◆ Collected data ◆
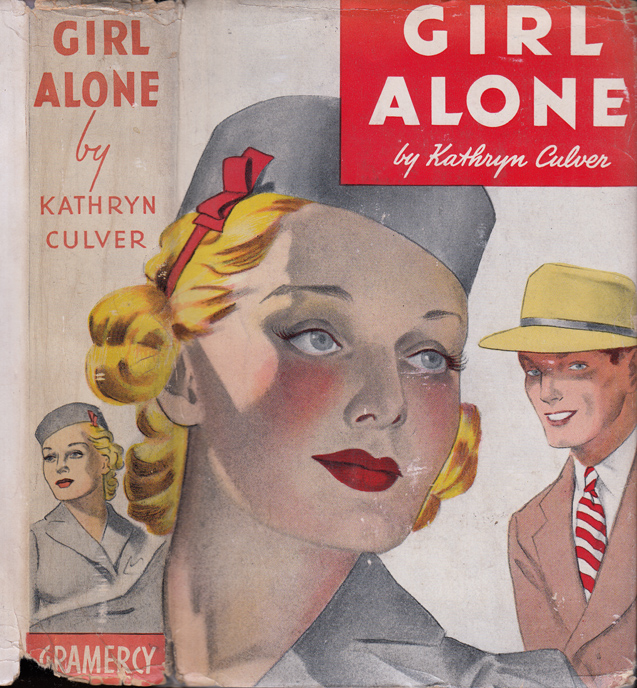 Girl Alone [SIGNED]. Kathryn CULVER, Brett HALLIDAY.
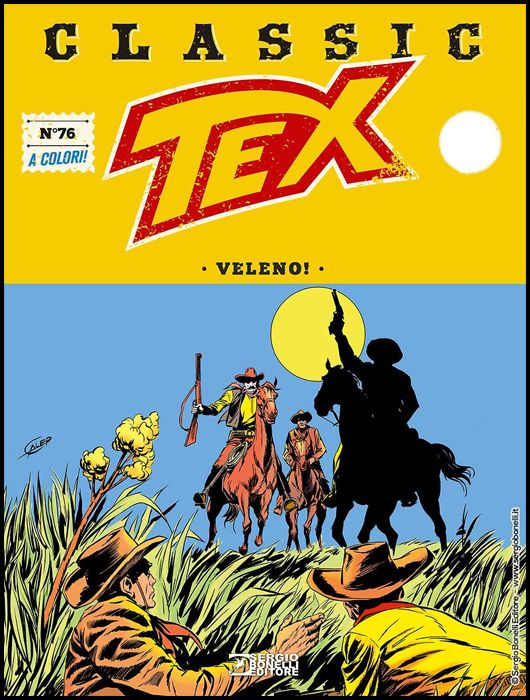 TEX CLASSIC #    76: VELENO!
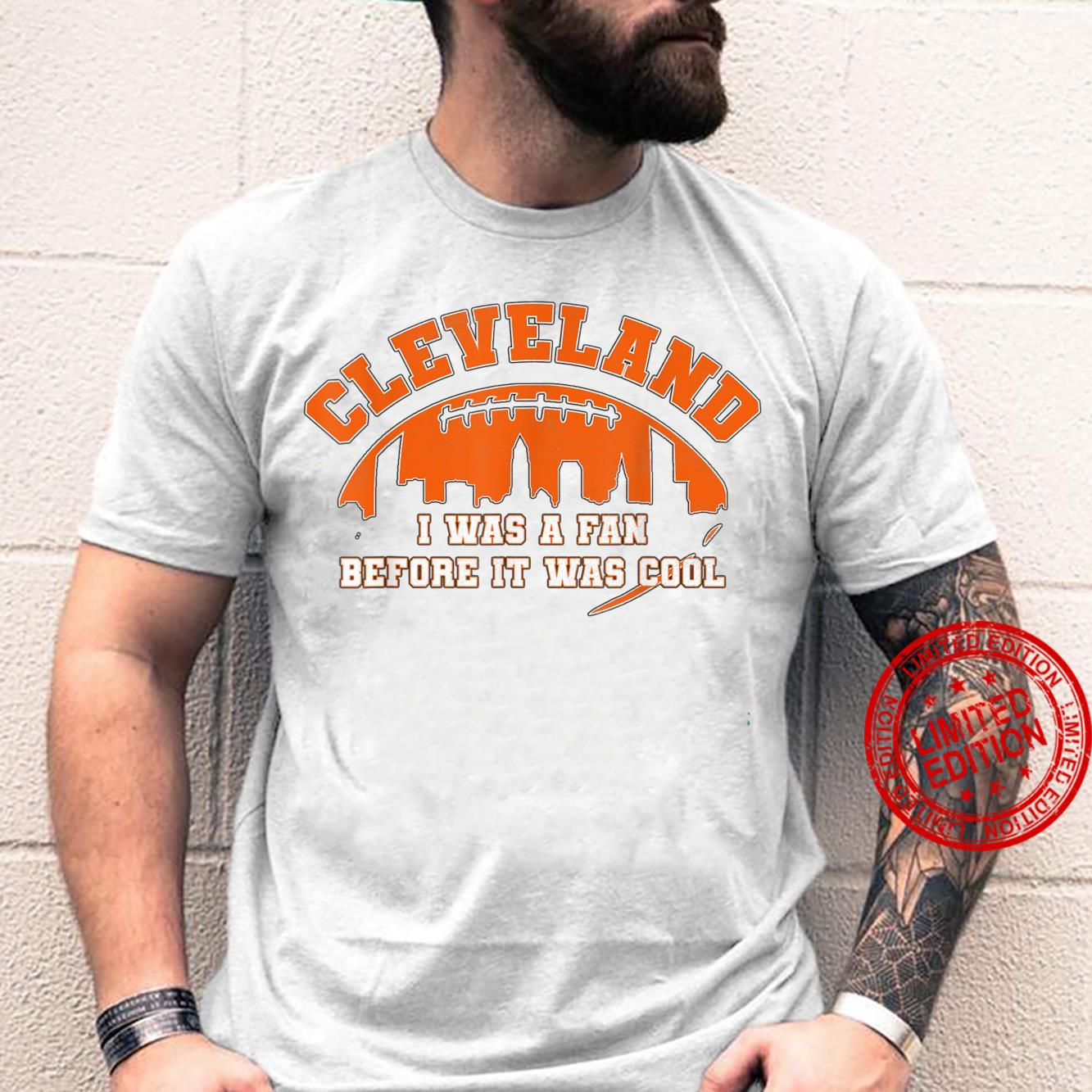 OH Cleveland Fan Before It Was Cool Football Fan Shirt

◆ Activity ◆
Would you reproduce the listing above in full and exactly, without its pictures?

◆ Problem solution ◆
 Girl Alone [SIGNED]. Kathryn CULVER, Brett HALLIDAY.
 TEX CLASSIC #    76: VELENO!
 OH Cleveland Fan Before It Was Cool Football Fan Shirt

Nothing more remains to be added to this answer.